━━━ Available data ━━━
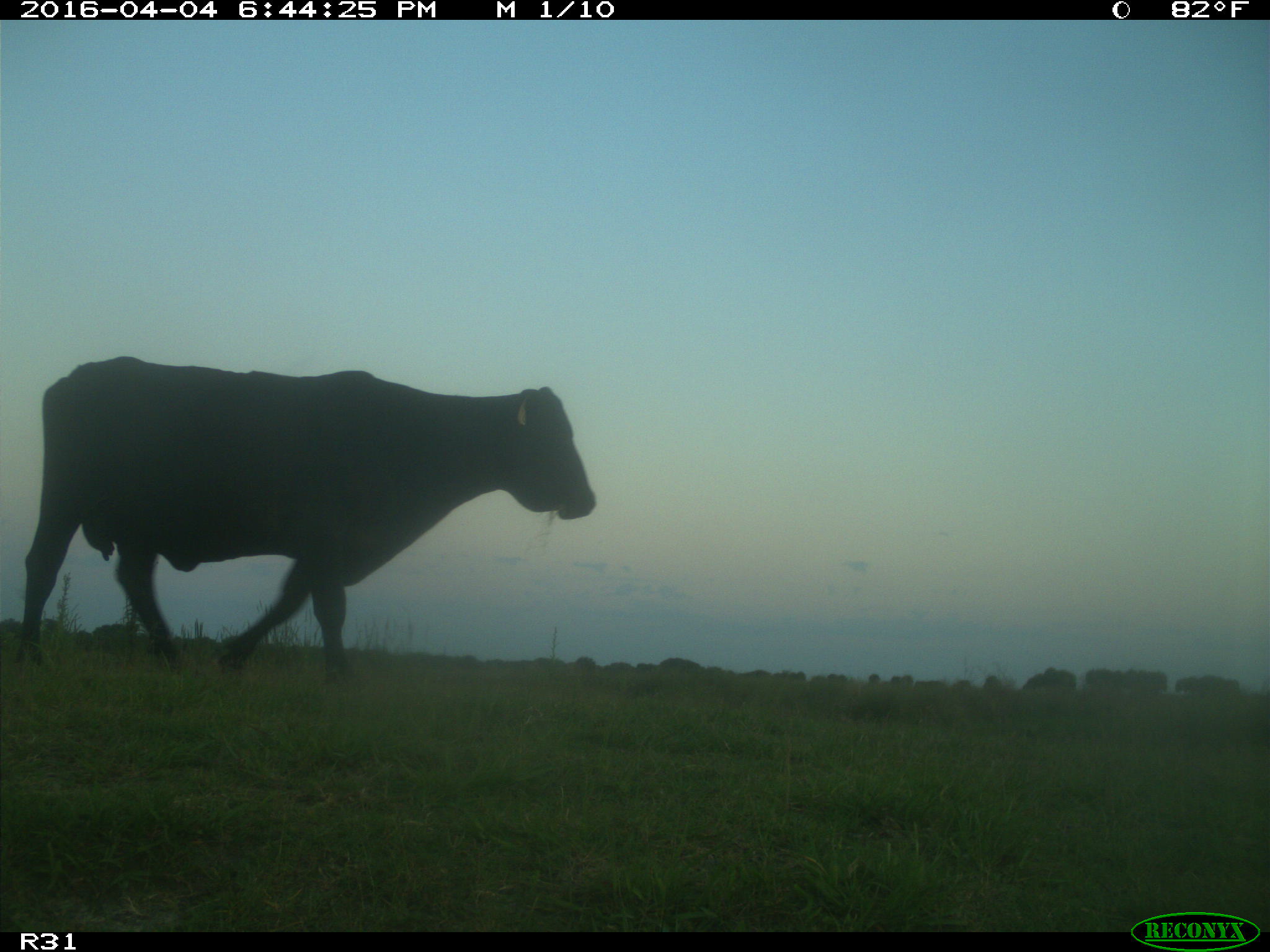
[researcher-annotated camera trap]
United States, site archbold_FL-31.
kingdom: Animalia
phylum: Chordata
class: Mammalia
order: Artiodactyla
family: Bovidae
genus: Bos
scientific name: Bos taurus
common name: domestic cow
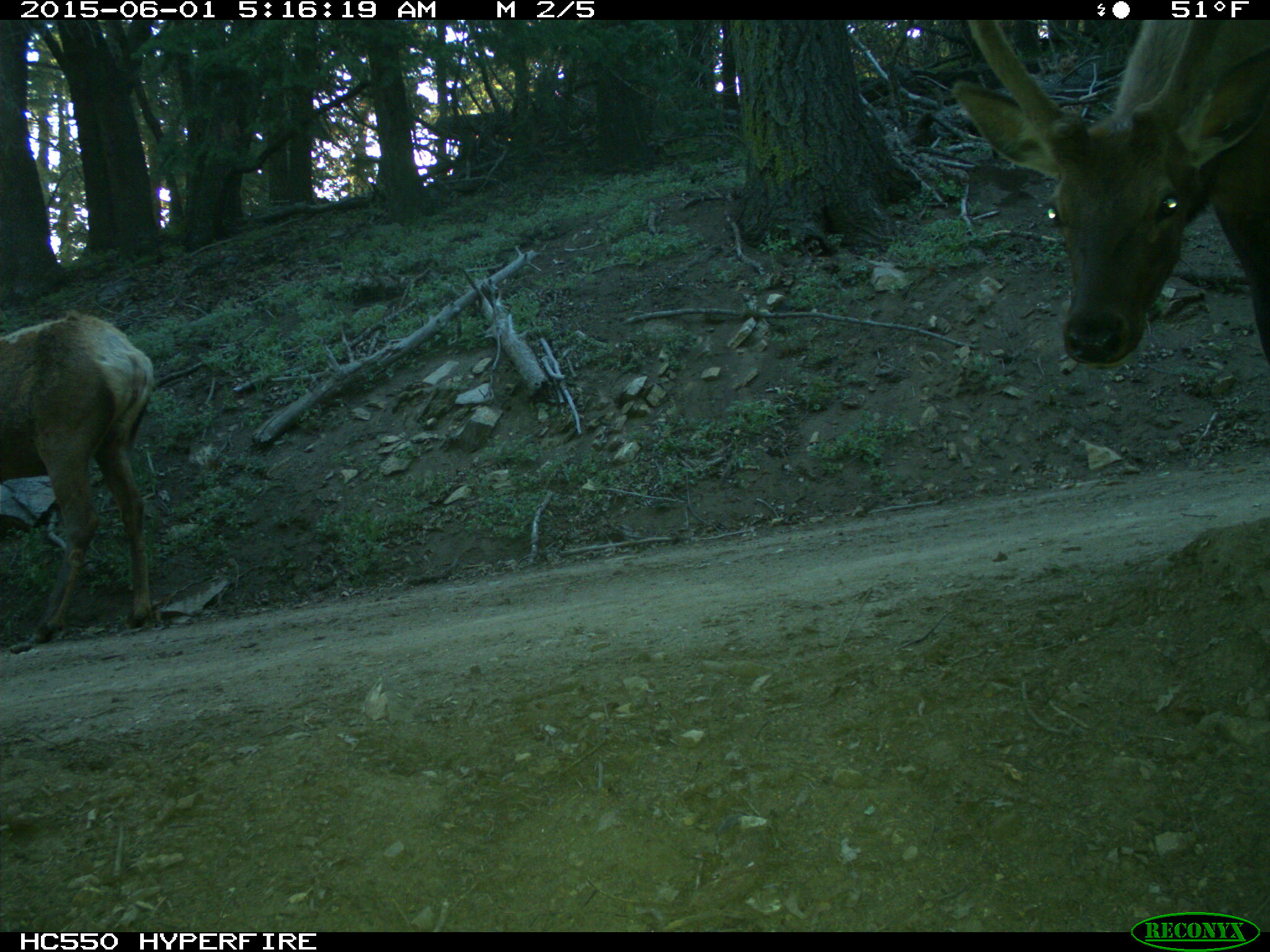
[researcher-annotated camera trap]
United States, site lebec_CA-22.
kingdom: Animalia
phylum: Chordata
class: Mammalia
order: Artiodactyla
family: Cervidae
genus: Cervus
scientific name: Cervus canadensis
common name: elk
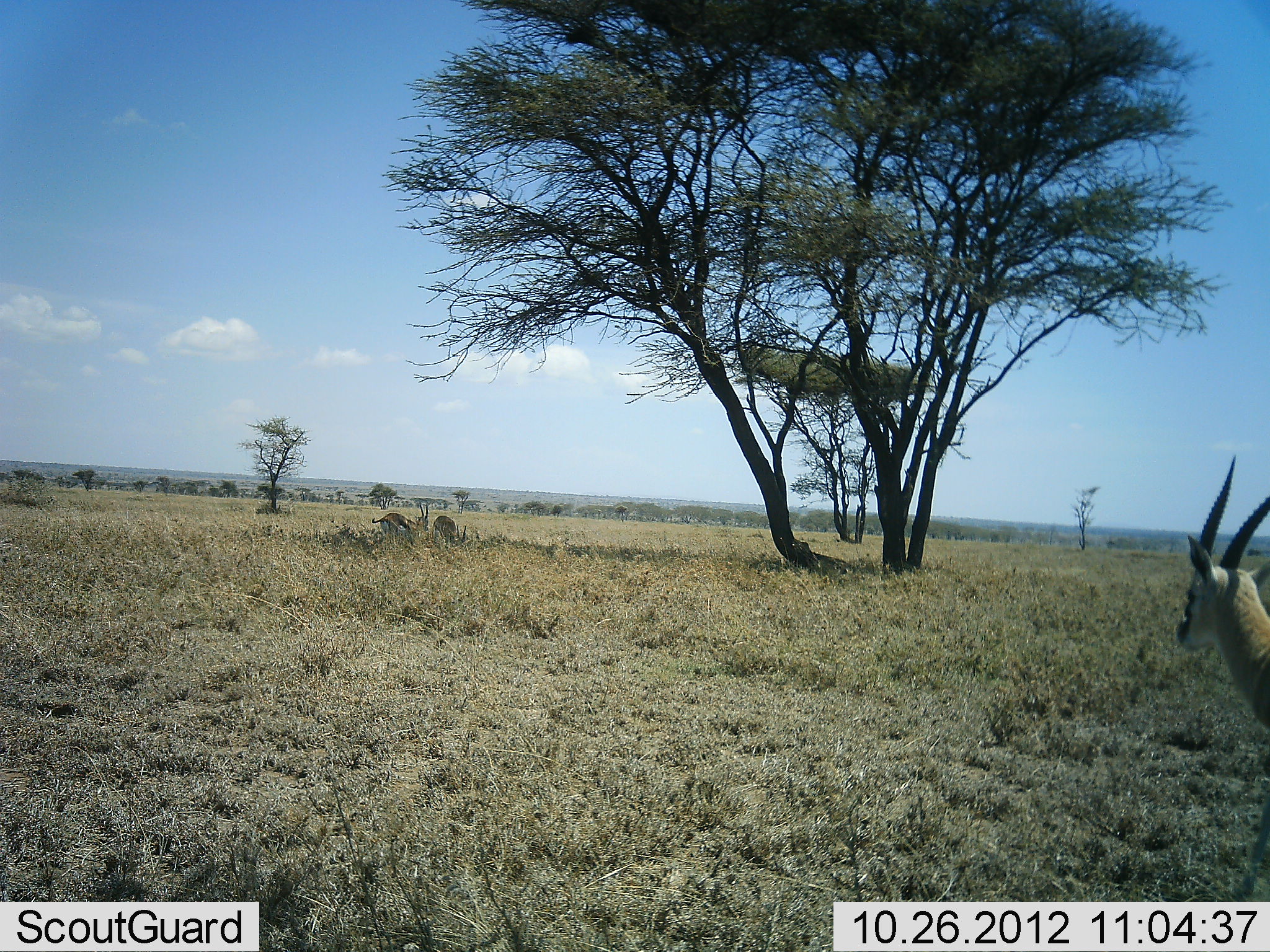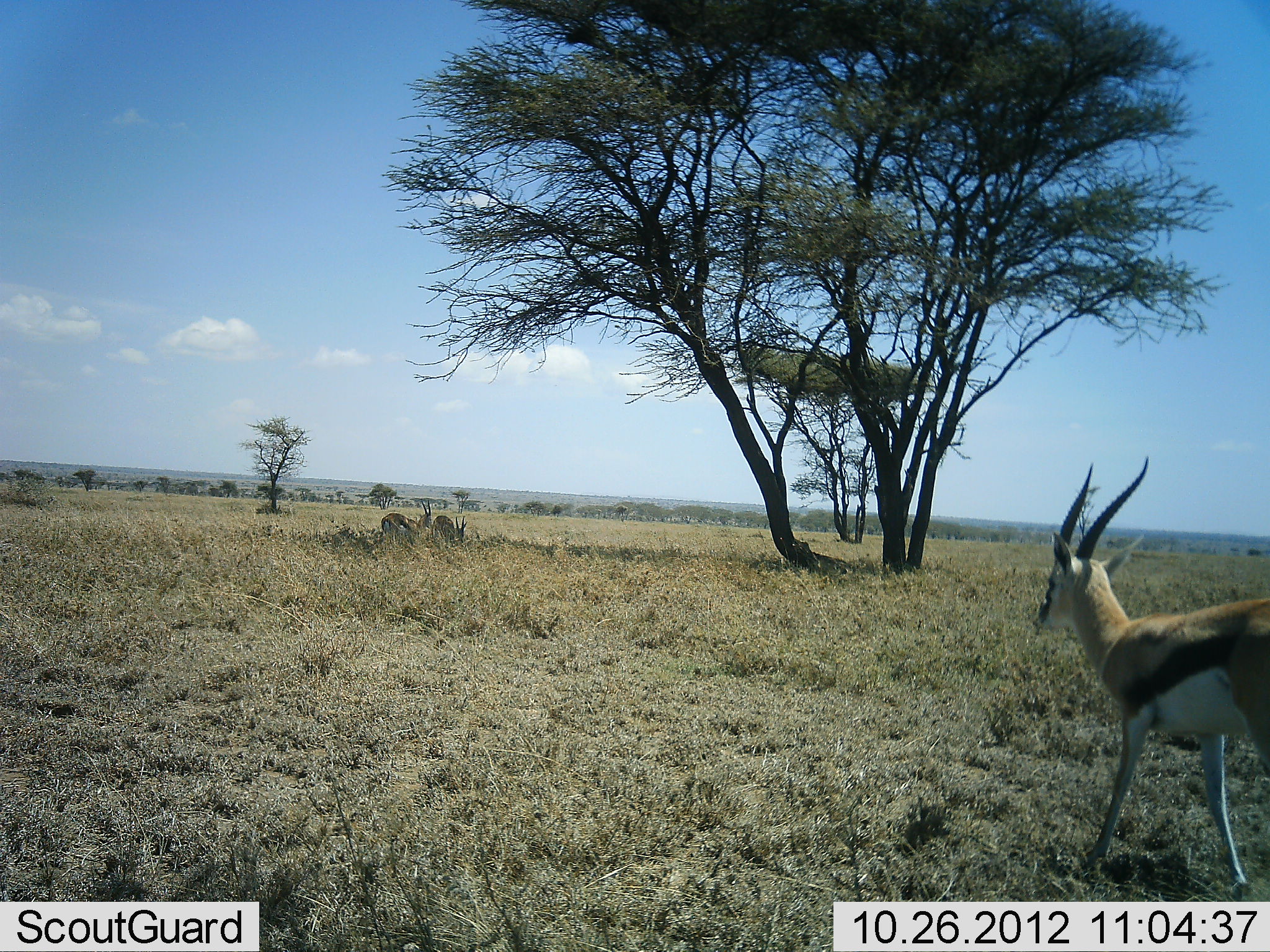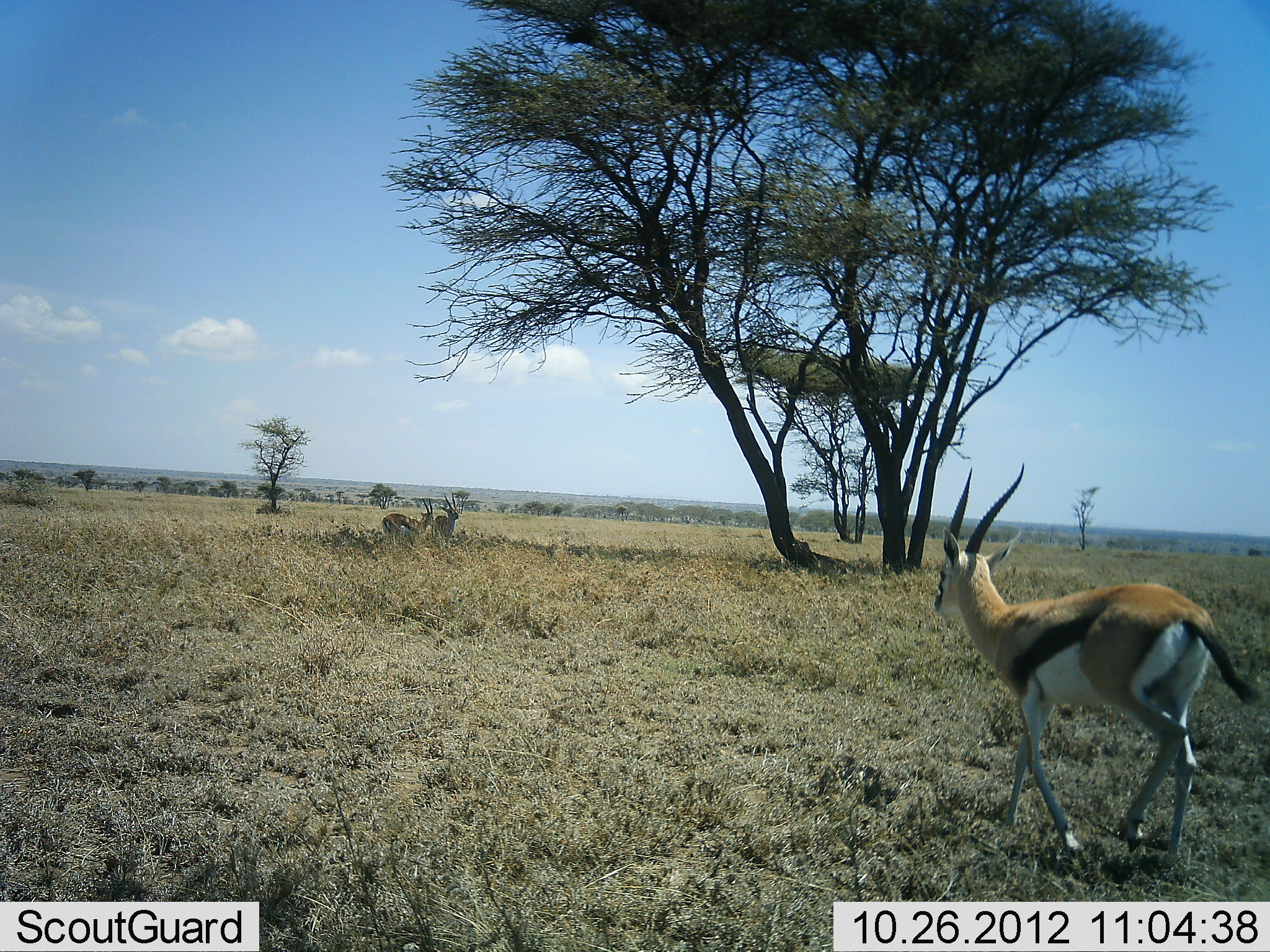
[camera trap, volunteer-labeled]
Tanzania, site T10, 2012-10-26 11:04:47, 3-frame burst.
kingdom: Animalia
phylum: Chordata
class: Mammalia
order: Artiodactyla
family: Bovidae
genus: Eudorcas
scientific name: Eudorcas thomsonii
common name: thomson's gazelle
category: gazellethomsons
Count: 3.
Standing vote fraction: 50%.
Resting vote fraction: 0%.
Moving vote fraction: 100%.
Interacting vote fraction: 0%.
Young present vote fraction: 0%.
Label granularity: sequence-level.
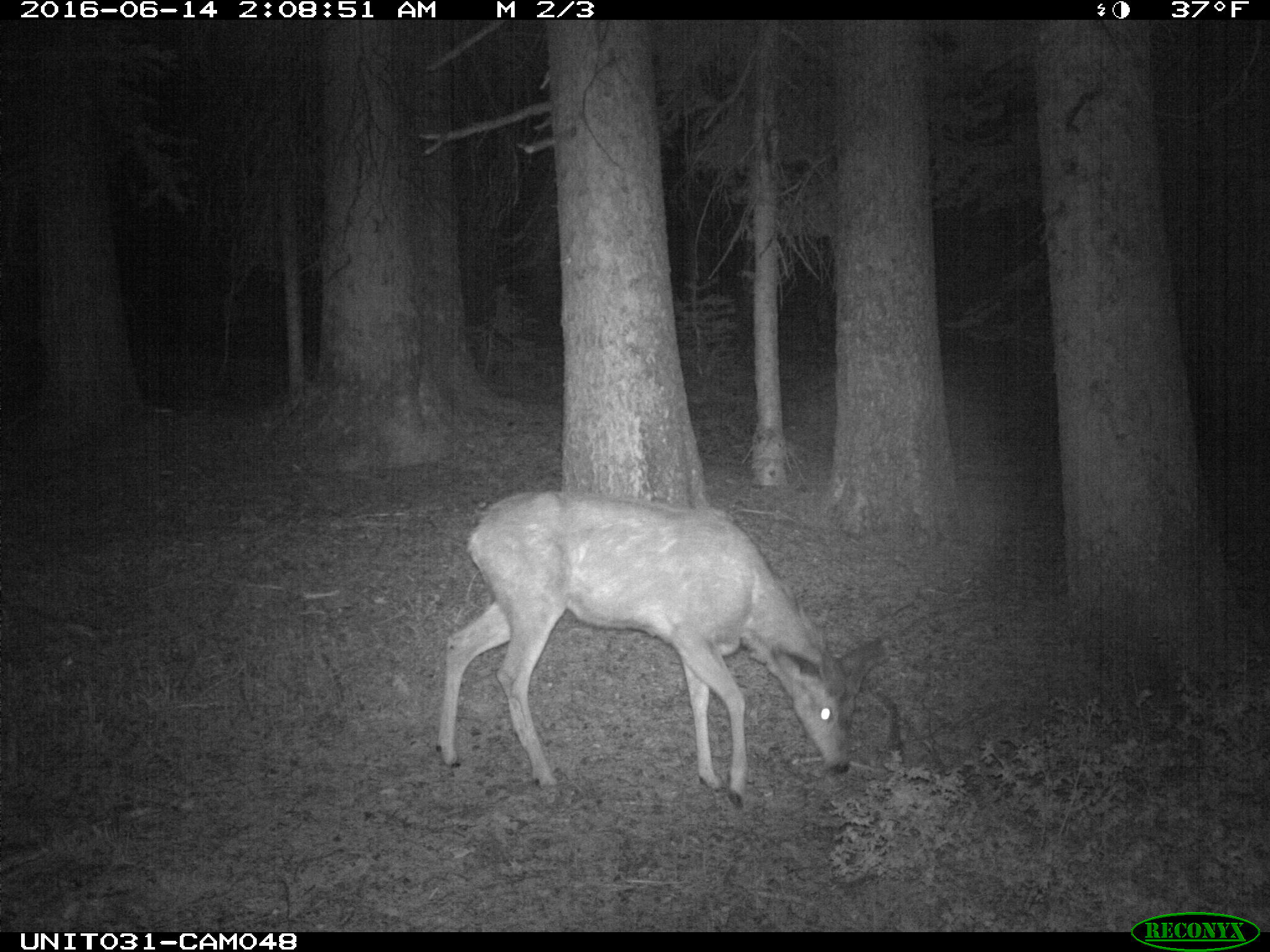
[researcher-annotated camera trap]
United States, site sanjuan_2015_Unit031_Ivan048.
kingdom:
━━━
Work order: This task asks for the number of lines above that include the string "name". Respond with that number only.

Response to the exercise: 6